Osteoarthritis (OA) affects millions of people globally, causing irreversible cartilage damage, chronic inflammation, and progressive joint dysfunction. Similarly, horses can develop OA spontaneously or due to their athletic careers, influenced by mechanical and biochemical factors. Current treatments primarily focus on symptom relief without promoting cartilage regeneration. In line with the 3Rs principles (refine, reduce, replace), the development of in vitro OA models is essential for advancing new therapeutic approaches against OA. In response to this need, the present study aimed to develop an in vitro model of mechanically induced OA. Bone marrow-derived mesenchymal stromal cells (BM-MSCs) were cultured in a biomaterial scaffold and differentiated for 21 days using a chondrogenic medium to produce cartilage-like in vitro models.
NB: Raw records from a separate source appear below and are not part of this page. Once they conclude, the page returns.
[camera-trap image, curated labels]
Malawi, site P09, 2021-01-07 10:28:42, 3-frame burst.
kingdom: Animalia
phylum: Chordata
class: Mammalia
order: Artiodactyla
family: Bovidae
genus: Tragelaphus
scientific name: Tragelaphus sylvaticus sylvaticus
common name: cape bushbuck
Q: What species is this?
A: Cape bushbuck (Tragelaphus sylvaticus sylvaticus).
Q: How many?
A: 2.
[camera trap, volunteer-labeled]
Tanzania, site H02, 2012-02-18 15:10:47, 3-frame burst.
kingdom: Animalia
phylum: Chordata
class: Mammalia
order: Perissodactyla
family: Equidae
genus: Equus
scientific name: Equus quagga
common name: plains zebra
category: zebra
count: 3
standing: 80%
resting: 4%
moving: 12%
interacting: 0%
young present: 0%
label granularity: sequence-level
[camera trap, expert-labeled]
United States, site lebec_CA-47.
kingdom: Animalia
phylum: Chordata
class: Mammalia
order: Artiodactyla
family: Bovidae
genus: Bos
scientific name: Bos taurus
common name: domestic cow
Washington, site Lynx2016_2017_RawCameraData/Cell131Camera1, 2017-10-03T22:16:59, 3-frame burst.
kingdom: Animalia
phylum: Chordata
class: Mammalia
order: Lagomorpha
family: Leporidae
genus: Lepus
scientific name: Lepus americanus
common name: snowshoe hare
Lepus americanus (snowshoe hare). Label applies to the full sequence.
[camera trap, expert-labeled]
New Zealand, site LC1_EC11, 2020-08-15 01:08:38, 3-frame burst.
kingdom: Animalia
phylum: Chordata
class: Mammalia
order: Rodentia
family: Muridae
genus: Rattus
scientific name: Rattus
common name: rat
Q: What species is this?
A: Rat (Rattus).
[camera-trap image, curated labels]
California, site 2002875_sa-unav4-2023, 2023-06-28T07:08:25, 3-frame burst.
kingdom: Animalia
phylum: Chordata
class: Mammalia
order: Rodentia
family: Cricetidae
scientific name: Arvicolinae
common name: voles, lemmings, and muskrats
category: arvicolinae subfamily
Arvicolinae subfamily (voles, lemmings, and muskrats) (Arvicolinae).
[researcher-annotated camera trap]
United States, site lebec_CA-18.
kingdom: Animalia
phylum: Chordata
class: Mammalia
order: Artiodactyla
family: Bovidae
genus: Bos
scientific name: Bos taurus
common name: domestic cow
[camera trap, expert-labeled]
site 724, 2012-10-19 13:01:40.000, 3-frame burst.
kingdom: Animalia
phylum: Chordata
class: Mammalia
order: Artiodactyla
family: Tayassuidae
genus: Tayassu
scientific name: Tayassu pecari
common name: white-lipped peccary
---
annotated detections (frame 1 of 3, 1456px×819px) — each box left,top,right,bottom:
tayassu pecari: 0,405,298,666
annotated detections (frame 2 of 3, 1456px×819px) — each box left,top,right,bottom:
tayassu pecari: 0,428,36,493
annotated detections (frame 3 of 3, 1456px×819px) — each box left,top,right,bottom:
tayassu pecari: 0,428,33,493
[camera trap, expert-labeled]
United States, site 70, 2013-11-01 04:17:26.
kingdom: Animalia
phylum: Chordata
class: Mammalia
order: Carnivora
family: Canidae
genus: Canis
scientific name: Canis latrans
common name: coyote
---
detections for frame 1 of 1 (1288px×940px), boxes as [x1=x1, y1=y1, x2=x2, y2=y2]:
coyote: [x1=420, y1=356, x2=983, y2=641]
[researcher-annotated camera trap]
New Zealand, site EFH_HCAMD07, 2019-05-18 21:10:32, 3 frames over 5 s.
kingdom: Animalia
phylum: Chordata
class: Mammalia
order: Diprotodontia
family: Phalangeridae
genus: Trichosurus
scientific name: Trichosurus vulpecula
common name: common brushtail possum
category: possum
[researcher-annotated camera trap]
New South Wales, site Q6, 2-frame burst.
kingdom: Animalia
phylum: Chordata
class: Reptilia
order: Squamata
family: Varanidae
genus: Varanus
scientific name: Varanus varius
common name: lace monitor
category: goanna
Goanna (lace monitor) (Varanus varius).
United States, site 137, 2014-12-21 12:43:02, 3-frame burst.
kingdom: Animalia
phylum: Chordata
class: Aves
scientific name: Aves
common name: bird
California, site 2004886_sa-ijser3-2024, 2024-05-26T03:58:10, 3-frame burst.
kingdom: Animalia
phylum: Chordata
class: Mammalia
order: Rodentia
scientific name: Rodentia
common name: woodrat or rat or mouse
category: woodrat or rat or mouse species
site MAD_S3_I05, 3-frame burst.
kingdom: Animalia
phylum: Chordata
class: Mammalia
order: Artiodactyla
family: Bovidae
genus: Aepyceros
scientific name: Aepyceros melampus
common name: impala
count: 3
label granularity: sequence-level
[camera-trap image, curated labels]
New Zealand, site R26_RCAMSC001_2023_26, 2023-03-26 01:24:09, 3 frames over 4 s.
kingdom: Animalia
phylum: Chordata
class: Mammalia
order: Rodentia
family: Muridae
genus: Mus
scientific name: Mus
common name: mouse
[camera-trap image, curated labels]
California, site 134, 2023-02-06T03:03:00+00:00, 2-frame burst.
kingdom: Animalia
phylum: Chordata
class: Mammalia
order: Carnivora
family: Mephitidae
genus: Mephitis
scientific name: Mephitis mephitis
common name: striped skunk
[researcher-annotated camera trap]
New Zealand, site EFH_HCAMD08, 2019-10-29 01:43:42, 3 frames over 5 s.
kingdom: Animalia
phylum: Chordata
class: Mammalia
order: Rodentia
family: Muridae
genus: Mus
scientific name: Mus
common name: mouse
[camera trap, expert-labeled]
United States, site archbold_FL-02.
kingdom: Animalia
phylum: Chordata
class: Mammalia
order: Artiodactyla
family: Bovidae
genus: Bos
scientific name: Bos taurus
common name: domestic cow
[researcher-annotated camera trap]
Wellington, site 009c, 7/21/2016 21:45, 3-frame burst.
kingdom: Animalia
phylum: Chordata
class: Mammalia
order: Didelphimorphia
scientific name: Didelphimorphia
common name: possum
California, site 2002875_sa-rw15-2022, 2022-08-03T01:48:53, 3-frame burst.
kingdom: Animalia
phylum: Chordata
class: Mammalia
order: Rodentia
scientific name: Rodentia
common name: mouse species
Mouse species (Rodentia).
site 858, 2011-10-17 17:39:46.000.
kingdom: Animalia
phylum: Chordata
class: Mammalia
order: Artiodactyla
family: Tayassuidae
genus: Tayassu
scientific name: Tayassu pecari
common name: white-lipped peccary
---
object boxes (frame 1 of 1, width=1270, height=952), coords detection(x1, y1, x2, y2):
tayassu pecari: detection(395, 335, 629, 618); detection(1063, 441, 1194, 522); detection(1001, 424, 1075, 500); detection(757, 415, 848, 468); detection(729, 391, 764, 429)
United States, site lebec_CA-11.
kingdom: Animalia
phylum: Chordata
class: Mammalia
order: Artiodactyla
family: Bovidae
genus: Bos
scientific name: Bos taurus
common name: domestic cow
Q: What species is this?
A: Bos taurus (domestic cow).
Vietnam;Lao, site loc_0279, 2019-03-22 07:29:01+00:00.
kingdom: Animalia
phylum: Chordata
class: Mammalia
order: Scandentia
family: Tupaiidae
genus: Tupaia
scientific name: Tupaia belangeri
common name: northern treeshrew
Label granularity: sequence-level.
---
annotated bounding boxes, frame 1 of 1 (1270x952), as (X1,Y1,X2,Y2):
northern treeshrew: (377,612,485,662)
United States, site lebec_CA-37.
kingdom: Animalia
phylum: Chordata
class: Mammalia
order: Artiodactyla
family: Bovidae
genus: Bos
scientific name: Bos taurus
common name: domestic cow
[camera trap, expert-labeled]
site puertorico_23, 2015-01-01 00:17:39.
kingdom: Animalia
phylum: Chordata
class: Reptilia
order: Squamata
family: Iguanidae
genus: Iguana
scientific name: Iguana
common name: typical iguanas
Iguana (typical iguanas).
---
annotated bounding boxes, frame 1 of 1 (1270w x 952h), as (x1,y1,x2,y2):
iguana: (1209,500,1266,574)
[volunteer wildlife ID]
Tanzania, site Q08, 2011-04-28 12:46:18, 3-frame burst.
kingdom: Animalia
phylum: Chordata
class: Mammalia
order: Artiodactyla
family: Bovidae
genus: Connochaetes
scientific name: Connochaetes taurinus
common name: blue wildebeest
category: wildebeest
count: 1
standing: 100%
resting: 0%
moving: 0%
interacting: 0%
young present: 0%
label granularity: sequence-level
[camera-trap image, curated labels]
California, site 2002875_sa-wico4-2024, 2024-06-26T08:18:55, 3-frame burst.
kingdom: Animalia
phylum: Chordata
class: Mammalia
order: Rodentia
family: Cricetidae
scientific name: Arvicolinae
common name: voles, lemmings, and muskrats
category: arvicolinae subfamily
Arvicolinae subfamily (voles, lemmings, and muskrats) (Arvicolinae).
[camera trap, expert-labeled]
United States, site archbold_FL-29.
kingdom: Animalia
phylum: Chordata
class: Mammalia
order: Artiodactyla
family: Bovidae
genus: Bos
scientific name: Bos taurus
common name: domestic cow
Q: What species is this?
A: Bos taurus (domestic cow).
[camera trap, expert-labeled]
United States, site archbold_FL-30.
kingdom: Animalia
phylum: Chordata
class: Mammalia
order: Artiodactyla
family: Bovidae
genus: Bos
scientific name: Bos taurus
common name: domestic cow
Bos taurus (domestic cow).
The cartilage-like in vitro models underwent mechanical stimulation (compression) for 3 and 7 days at pressures sufficient to induce injurious stress. BM-MSC-derived chondrocytes express the transient receptor potential vanilloid-type 4 (TRPV4) channel and are responsive to mechanical stimulation. Mechanical stimulation was found to reduce cell proliferation without inducing cell death. The overall protein levels of type II collagen drastically declined after both 3 and 7 days of mechanical stimulation. Additionally, glycosaminoglycan (GAG) content within the cartilage-like in vitro models decreased, whereas GAG release into the supernatant increased following mechanical stimulation. Ultimately, compression led to the upregulation of catabolic factors and inflammatory mediators. In conclusion, this model successfully replicates several key features of OA, making it a valuable tool for investigating the disease's mechanisms and testing new therapeutic strategies.